We see this form of hypermedia support in Jersey as a small step in this direction, showing the potential of using dynamic meta-data for the definition of these type of contracts. The use of dynamic meta-data requires the server to return WADL fragments when using OPTIONS on an action resource URI. When dynamic meta-data is not available (for example if using an older version of Jersey on the server) client interfaces should be fully annotated and a tighly-coupled contract should be used instead.

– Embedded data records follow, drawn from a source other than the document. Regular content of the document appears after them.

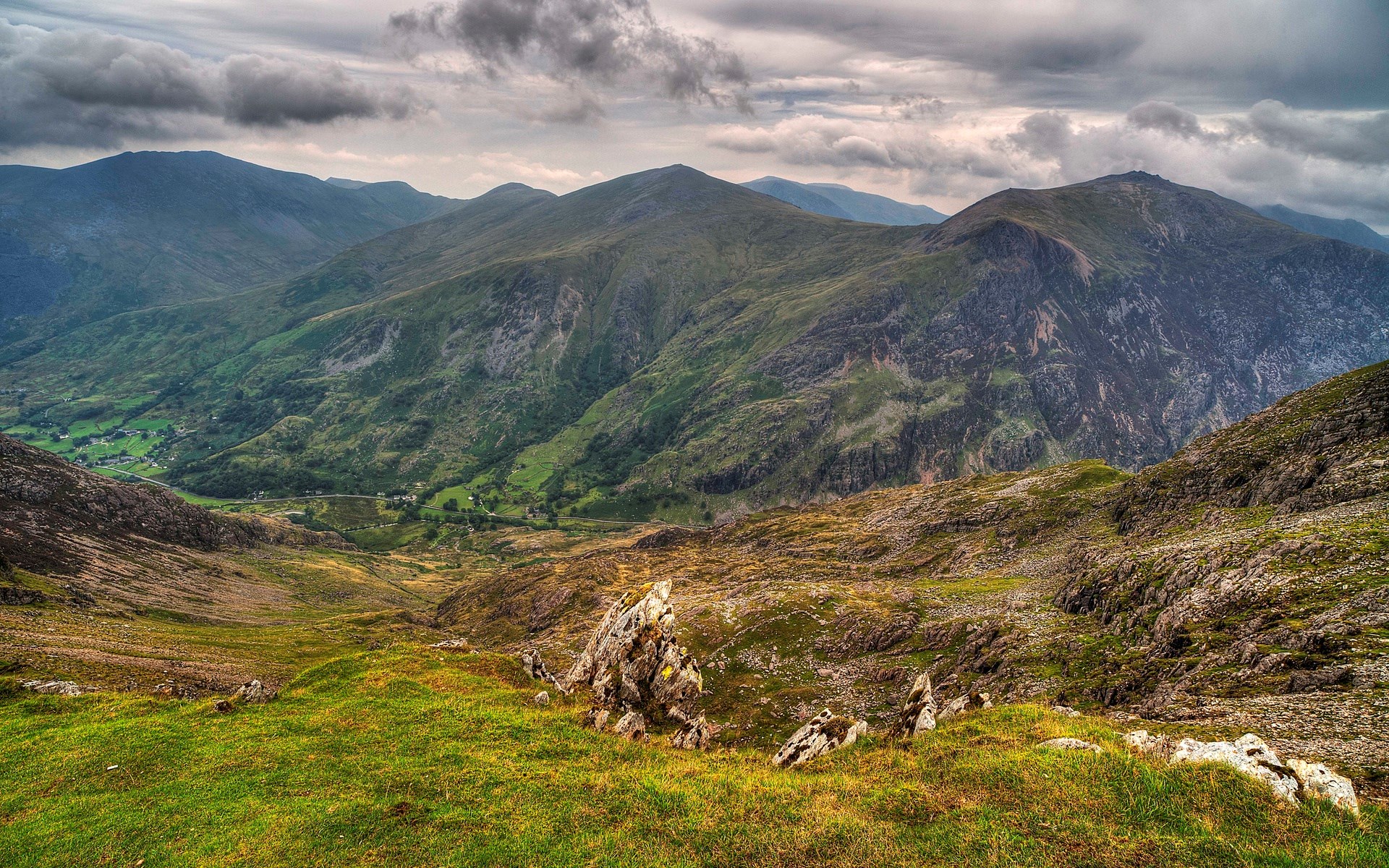 Mountain valley with green hills and rocky foreground HD Wallpaper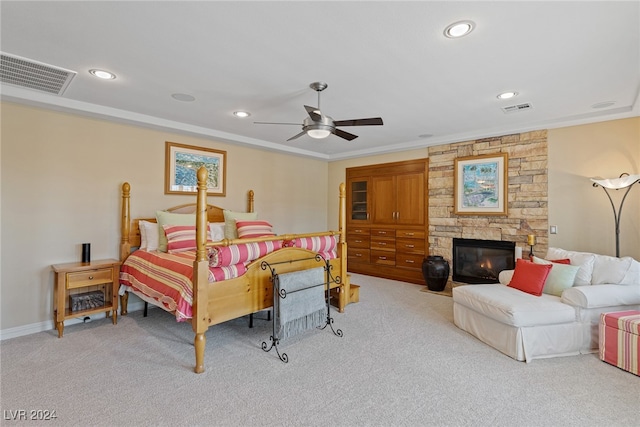 bedroom featuring a fireplace, light carpet, ceiling fan, and crown molding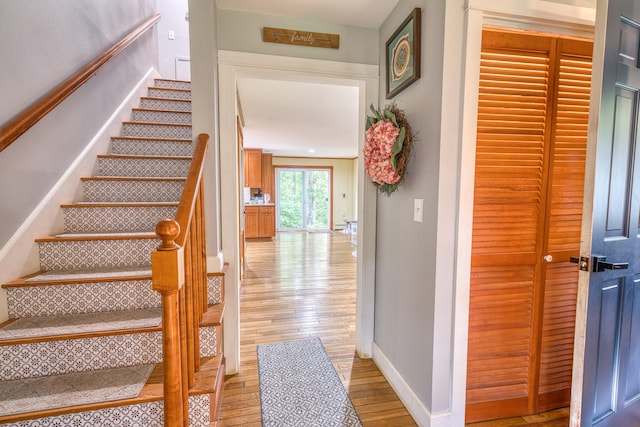 48 Griffin Ave, Hampden, ME 04444 - stairway with wood finished floors and baseboards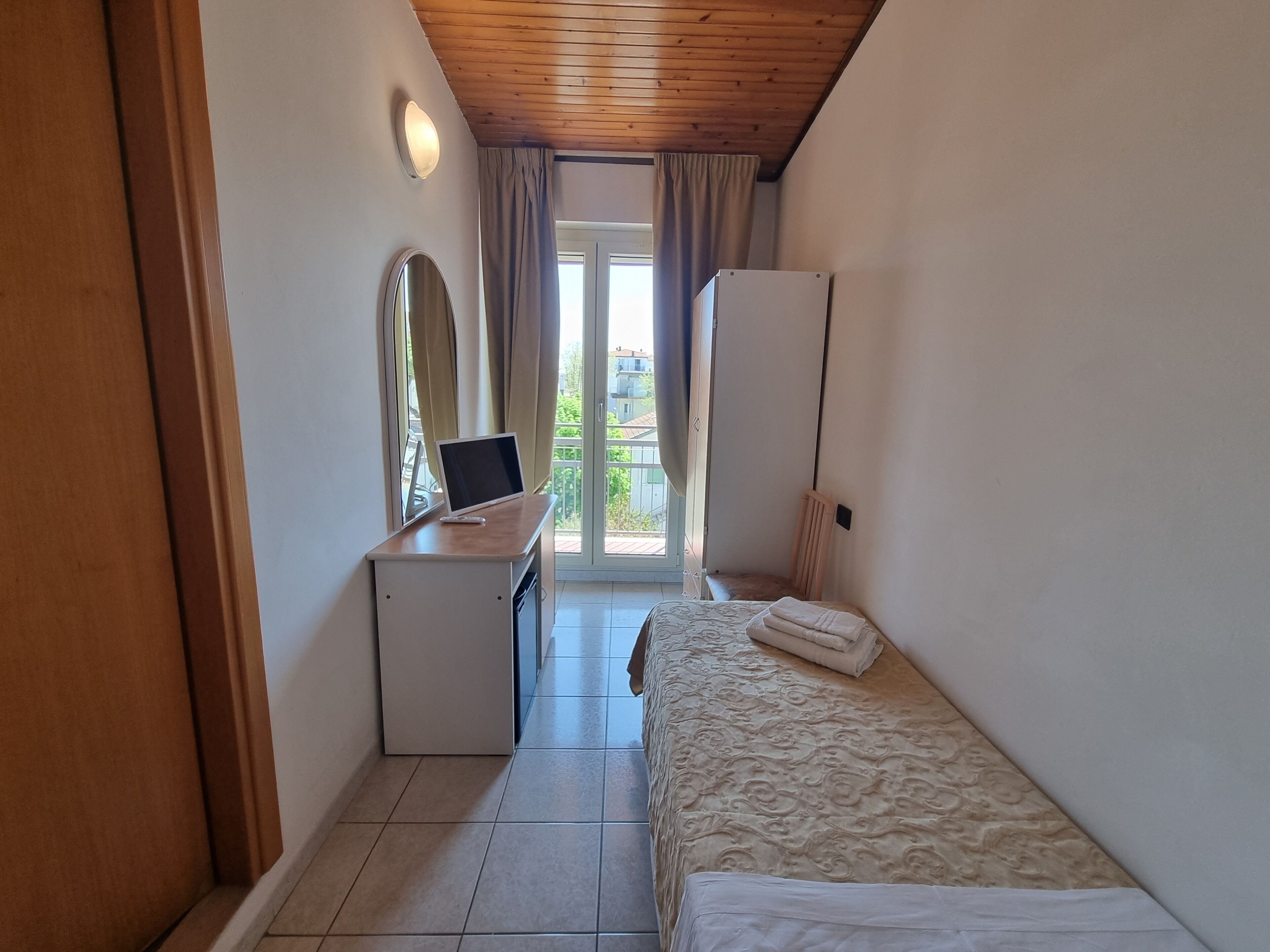 A small, well-lit bedroom with a bed, a desk with a laptop, a mirror, and a wardrobe.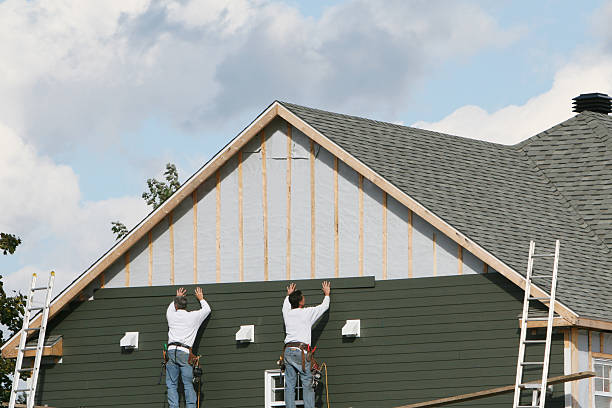 Professional Emergency Siding Repair technician working in Baldwin, NY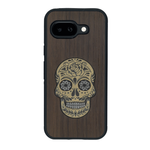 Coque de protection en bois véritable fabriquée en France pour Google Pixel 9A alliant du chêne fumé avec du métal argenté et doré représentant une tête de mort mexicaine sur le thème Dia de los Muertos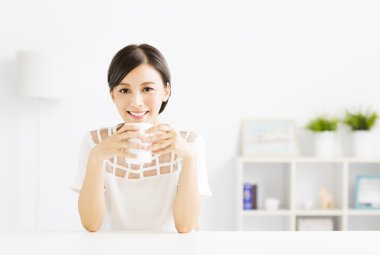 genç kadın oturma odasında sıcak latte kahve içme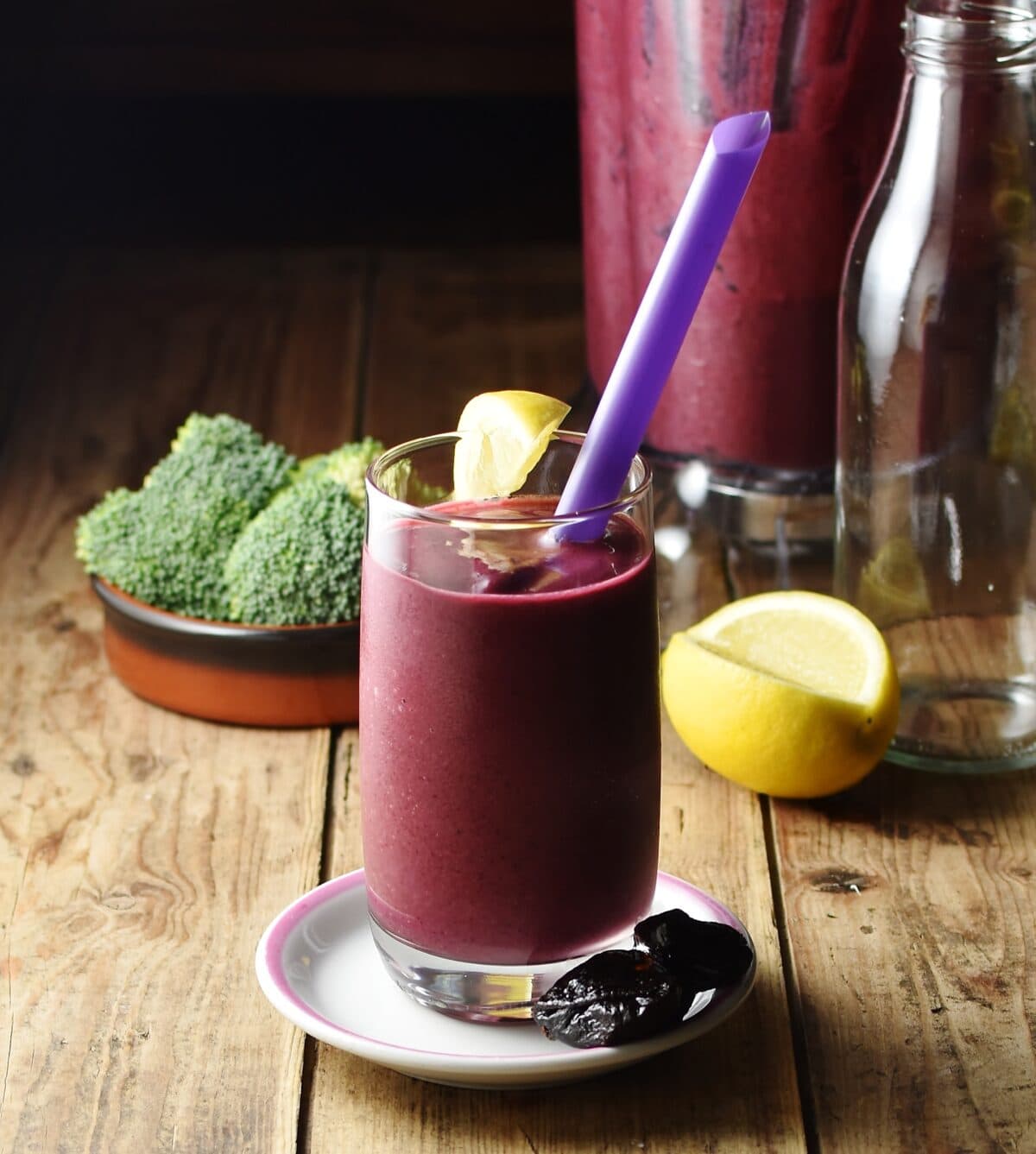 Berry broccoli smoothie in glass with purple straw on top of white saucer with prunes, lemon, broccoli and smoothie in blender in background.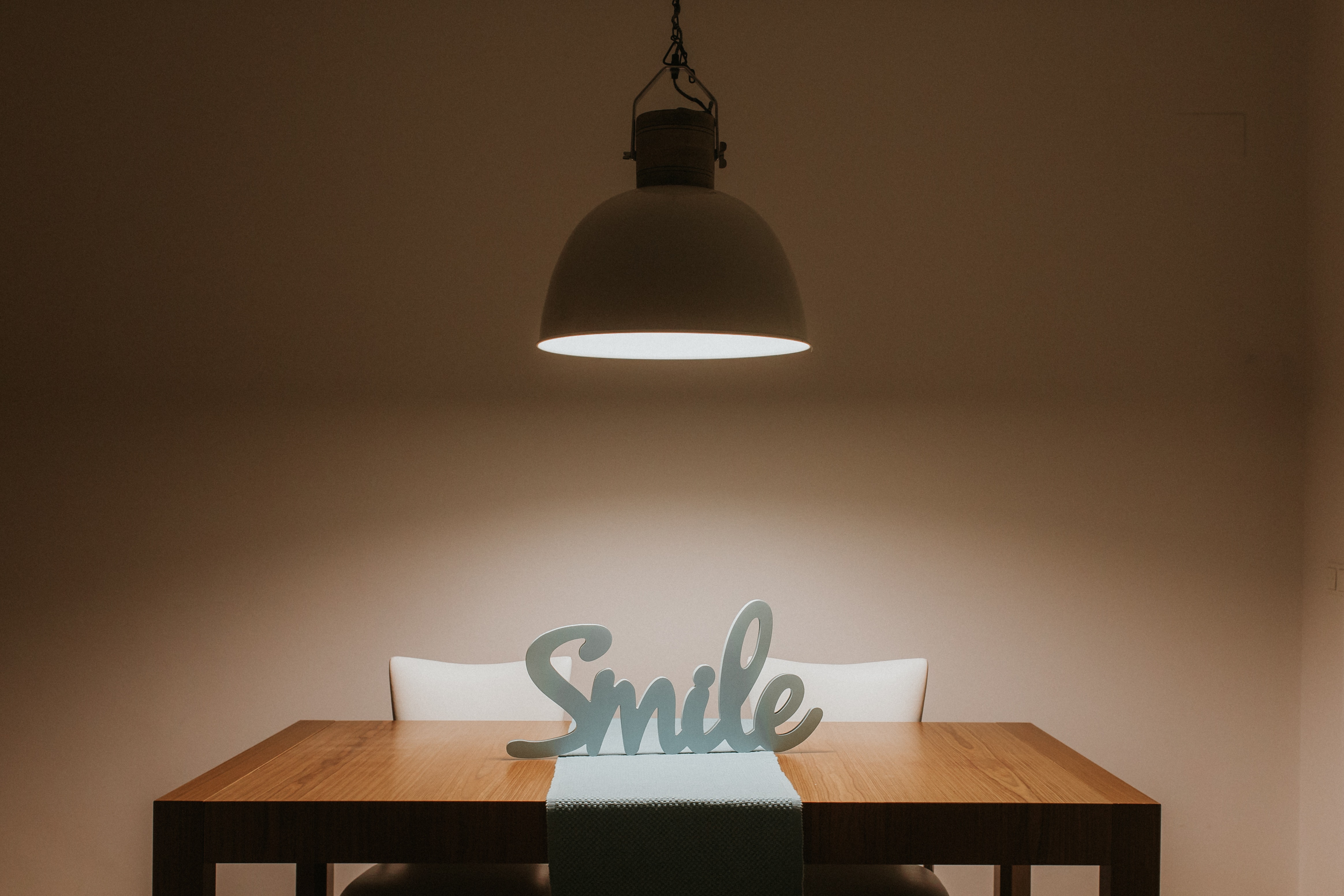 White smile cutout signage on table photo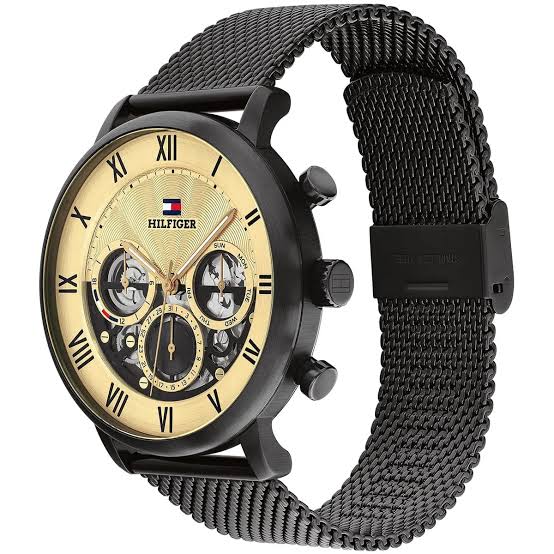 Side view of Tommy Hilfiger watch showing black mesh strap and case profile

10.1.6. Configuring Hypermedia in Jersey

There are a few configuration options in hypermedia-action-sample that are worth highlighting. First, a special filter factory HypermediaFilterFactory must be enabled. This can be done programmatically by adding

com.sun.jersey.server.hypermedia.filter.HypermediaFilterFactory

to the list defined by

com.sun.jersey.spi.container.ResourceFilters

or declaratively in the application's web.xml file. Refer to the Java class com.sun.jersey.samples.hypermedia.Main in the hypermedia sample for an example of how to do this using Grizzly (which can be executed with mvn install exec:java). Second, hypermedia applications must included the following Maven runtime dependencies:

        <dependency>
            <groupId>com.sun.jersey.experimental.hypermedia-action</groupId>
            <artifactId>hypermedia-action-server</artifactId>
            <version>${jersey-version}</version>
        </dependency>
        <dependency>
            <groupId>com.sun.jersey.experimental.hypermedia-action</groupId>
            <artifactId>hypermedia-action-client</artifactId>
            <version>${jersey-version}</version>
        </dependency>

Last, even though the annotation @HypermediaController has a linkType element, only the LinkType.LINK_HEADERS option is currently supported and must be used by both clients and servers.



[2] Several details about this class are omitted for clarity. The reader is referred to the hypermedia sample for more details.

[3] CustomerController is a hypermedia controller interface akin to OrderController which is omitted since it does not highlight any additional feature.